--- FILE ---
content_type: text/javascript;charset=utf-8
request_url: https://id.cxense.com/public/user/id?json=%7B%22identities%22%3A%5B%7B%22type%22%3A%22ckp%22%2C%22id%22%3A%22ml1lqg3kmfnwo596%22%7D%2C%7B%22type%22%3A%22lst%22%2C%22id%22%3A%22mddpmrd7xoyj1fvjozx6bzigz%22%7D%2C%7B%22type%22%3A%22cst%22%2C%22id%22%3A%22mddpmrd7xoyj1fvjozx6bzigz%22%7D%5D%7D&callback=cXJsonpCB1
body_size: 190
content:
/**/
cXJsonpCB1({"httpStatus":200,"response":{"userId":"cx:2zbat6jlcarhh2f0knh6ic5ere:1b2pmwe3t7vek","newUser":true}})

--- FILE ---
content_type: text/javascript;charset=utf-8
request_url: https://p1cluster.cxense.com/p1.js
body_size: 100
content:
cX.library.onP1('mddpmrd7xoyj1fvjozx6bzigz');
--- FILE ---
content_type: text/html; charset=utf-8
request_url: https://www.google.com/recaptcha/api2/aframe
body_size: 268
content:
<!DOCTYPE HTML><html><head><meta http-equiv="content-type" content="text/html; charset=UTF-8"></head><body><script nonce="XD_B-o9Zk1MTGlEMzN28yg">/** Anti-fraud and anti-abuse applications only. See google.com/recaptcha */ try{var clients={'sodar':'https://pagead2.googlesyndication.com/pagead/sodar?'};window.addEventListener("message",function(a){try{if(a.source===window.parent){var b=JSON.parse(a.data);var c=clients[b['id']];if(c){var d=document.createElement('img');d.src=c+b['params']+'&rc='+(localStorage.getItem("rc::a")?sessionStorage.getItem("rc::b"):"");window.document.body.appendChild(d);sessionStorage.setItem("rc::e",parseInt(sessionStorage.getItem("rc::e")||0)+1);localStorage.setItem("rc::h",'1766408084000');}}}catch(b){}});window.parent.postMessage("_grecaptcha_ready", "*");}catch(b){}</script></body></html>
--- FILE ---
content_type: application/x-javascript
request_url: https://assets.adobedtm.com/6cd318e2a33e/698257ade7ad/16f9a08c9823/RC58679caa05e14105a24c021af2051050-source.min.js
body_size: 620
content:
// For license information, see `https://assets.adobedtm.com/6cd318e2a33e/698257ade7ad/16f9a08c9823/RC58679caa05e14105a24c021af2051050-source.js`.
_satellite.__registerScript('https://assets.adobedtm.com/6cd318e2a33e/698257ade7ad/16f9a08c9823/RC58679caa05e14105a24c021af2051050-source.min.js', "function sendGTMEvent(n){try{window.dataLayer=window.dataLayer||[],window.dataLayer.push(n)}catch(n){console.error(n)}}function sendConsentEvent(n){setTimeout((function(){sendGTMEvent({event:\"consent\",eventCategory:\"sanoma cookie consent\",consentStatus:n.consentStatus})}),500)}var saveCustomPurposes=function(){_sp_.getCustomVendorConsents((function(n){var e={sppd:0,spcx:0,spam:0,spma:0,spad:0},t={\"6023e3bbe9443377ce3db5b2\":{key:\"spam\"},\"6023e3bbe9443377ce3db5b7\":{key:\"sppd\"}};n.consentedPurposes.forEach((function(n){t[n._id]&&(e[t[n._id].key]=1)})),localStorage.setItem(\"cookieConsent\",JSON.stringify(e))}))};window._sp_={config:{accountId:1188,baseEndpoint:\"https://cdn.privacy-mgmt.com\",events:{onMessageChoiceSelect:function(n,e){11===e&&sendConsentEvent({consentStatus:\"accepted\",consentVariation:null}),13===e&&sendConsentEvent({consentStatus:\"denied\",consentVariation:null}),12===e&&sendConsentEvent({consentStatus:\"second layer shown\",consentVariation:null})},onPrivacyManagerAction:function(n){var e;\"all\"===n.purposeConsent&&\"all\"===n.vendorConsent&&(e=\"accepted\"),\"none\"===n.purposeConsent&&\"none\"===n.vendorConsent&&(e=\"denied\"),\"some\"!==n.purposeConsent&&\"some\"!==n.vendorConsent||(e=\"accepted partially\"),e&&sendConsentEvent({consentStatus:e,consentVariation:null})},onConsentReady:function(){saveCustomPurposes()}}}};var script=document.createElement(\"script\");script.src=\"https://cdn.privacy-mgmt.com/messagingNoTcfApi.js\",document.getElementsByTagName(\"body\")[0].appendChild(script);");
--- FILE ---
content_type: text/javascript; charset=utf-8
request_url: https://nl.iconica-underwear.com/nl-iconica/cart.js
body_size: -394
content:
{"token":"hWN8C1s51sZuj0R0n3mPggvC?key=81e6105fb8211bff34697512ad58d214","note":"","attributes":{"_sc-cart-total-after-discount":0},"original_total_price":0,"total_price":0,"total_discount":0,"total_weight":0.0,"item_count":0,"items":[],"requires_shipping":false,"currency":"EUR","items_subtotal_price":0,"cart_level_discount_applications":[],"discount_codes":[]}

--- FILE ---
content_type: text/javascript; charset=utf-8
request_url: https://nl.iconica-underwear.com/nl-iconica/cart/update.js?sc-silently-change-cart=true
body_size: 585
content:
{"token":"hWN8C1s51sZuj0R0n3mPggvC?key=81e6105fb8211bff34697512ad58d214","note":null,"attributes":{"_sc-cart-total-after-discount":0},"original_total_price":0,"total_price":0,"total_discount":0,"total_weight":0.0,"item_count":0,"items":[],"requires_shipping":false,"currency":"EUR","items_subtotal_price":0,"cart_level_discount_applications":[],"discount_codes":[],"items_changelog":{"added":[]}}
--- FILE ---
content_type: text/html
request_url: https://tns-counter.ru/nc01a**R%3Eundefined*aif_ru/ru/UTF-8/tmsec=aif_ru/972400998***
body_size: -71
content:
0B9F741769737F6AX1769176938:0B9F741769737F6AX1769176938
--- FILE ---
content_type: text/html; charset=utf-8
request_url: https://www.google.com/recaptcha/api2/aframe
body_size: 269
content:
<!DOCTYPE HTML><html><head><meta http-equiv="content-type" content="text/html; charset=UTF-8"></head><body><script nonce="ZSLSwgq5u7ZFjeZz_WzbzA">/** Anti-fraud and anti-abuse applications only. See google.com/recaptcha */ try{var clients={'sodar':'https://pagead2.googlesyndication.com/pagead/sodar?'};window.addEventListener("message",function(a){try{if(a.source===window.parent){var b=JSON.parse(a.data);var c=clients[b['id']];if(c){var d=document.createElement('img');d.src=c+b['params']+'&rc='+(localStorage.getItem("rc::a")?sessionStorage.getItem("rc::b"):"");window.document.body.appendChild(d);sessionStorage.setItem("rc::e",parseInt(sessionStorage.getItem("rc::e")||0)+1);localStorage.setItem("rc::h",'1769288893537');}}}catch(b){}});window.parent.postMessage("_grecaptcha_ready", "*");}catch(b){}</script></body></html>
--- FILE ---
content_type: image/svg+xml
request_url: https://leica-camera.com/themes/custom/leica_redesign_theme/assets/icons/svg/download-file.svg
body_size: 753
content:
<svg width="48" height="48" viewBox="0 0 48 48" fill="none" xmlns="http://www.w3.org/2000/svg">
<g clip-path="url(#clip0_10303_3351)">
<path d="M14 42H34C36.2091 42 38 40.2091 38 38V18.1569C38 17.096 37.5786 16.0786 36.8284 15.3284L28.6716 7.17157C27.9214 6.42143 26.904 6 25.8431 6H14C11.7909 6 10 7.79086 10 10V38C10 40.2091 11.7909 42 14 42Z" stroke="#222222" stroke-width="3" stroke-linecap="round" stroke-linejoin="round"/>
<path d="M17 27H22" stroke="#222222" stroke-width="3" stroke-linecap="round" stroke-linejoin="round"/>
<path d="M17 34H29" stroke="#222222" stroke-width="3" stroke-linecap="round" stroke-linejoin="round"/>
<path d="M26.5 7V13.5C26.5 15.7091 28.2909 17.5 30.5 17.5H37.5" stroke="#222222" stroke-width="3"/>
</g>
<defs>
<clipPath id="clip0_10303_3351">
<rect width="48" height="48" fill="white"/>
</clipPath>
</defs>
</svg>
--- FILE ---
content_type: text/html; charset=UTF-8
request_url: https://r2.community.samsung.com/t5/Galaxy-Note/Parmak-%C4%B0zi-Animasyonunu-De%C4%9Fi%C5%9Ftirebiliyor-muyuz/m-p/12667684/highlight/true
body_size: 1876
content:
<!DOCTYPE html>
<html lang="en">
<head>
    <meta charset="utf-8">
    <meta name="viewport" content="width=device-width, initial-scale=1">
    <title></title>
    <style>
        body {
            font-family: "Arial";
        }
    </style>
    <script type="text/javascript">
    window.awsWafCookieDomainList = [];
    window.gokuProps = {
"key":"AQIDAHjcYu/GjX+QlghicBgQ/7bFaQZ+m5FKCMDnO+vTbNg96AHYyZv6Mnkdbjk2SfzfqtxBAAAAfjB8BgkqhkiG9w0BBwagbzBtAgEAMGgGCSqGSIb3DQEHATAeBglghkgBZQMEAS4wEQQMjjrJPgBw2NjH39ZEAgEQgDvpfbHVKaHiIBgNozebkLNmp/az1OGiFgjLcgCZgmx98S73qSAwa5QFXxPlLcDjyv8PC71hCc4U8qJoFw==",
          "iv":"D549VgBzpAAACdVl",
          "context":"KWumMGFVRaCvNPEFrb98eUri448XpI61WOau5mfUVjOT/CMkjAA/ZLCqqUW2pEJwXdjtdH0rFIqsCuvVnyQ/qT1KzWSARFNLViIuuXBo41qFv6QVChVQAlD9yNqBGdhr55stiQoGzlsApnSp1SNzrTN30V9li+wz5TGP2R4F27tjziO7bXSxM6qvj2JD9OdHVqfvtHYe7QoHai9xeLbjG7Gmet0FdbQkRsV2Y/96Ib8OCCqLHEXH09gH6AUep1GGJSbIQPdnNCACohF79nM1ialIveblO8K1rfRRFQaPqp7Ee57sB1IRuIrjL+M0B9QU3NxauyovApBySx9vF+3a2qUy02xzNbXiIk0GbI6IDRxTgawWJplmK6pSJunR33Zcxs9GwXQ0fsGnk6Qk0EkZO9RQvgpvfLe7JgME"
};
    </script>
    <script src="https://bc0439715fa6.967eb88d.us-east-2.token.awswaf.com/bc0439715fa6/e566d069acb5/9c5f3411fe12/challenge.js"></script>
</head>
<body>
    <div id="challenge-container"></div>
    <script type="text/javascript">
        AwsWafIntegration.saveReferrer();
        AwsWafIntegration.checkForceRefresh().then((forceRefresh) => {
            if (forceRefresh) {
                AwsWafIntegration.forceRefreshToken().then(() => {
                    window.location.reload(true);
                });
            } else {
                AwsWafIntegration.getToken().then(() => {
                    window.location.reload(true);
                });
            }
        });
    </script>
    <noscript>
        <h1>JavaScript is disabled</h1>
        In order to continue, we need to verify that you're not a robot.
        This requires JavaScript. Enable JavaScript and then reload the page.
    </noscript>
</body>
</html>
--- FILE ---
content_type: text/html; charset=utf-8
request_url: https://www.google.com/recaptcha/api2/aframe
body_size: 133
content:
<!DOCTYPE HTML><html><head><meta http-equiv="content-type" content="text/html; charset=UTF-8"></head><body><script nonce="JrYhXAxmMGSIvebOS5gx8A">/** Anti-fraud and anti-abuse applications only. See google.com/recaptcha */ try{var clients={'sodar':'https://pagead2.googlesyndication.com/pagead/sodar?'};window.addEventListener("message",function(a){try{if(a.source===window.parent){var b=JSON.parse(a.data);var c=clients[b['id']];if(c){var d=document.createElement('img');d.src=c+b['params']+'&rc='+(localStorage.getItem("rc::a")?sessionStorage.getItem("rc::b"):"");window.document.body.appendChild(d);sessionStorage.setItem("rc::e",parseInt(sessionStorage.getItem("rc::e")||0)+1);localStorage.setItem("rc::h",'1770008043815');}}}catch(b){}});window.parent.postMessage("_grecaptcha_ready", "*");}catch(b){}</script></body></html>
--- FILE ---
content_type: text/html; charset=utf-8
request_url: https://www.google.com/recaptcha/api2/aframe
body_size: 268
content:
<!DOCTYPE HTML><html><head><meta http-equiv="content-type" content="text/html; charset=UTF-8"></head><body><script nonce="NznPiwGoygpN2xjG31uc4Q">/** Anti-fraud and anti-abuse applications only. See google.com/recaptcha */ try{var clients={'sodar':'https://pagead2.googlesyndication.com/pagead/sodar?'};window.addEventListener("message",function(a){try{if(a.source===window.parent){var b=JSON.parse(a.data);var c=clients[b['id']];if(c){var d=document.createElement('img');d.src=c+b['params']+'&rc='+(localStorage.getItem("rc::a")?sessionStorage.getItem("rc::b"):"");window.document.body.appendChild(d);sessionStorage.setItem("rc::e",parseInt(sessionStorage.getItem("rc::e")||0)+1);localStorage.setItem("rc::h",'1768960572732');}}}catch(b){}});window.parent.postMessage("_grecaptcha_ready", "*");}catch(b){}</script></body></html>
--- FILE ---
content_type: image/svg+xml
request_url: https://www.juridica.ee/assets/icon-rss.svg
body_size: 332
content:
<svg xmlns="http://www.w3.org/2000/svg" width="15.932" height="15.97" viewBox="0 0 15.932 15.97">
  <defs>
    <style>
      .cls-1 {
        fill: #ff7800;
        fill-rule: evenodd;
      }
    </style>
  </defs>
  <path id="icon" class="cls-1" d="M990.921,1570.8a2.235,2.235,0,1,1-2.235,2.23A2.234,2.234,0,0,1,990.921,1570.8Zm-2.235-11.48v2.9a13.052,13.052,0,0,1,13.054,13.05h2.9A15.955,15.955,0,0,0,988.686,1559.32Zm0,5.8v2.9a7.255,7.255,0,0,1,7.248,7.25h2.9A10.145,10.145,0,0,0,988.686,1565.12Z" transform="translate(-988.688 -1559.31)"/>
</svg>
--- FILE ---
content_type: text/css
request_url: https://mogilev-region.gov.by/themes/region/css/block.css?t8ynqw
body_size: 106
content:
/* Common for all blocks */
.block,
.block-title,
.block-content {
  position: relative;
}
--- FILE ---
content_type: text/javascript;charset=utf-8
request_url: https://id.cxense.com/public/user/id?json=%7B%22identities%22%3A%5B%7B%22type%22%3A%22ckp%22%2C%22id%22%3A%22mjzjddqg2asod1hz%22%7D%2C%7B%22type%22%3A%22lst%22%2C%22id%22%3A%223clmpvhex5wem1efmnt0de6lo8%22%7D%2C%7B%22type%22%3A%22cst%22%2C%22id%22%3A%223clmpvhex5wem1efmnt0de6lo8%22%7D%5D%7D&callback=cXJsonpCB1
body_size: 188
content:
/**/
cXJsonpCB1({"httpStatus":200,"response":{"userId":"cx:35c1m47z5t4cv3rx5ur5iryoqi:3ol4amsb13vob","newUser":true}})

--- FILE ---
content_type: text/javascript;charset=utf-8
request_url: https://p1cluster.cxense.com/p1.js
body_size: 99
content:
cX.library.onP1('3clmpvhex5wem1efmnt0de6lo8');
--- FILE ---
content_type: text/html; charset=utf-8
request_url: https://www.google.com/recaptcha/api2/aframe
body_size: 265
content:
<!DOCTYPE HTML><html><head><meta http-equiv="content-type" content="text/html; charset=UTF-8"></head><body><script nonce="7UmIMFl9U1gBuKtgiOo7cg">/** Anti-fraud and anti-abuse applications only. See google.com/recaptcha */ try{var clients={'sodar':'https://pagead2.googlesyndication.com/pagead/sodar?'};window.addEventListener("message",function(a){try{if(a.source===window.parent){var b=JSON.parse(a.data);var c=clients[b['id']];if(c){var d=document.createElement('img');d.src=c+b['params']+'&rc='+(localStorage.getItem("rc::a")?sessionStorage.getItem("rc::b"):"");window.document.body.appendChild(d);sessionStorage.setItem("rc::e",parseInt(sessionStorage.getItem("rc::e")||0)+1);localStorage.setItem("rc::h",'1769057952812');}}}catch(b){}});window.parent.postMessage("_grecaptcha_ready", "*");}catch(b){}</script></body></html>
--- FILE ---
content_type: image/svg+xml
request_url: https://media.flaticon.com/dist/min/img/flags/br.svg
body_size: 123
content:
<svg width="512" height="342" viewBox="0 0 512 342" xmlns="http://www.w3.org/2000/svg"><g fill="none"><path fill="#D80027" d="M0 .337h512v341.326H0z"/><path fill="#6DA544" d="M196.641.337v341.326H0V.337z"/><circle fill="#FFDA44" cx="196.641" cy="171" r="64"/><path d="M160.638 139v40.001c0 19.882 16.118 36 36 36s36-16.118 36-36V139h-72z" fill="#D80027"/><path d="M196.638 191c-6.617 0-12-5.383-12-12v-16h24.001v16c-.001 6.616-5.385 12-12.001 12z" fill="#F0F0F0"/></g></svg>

****************

Look through the entries above. Extract each line with the word "linecap".

<path d="M14 42H34C36.2091 42 38 40.2091 38 38V18.1569C38 17.096 37.5786 16.0786 36.8284 15.3284L28.6716 7.17157C27.9214 6.42143 26.904 6 25.8431 6H14C11.7909 6 10 7.79086 10 10V38C10 40.2091 11.7909 42 14 42Z" stroke="#222222" stroke-width="3" stroke-linecap="round" stroke-linejoin="round"/>
<path d="M17 27H22" stroke="#222222" stroke-width="3" stroke-linecap="round" stroke-linejoin="round"/>
<path d="M17 34H29" stroke="#222222" stroke-width="3" stroke-linecap="round" stroke-linejoin="round"/>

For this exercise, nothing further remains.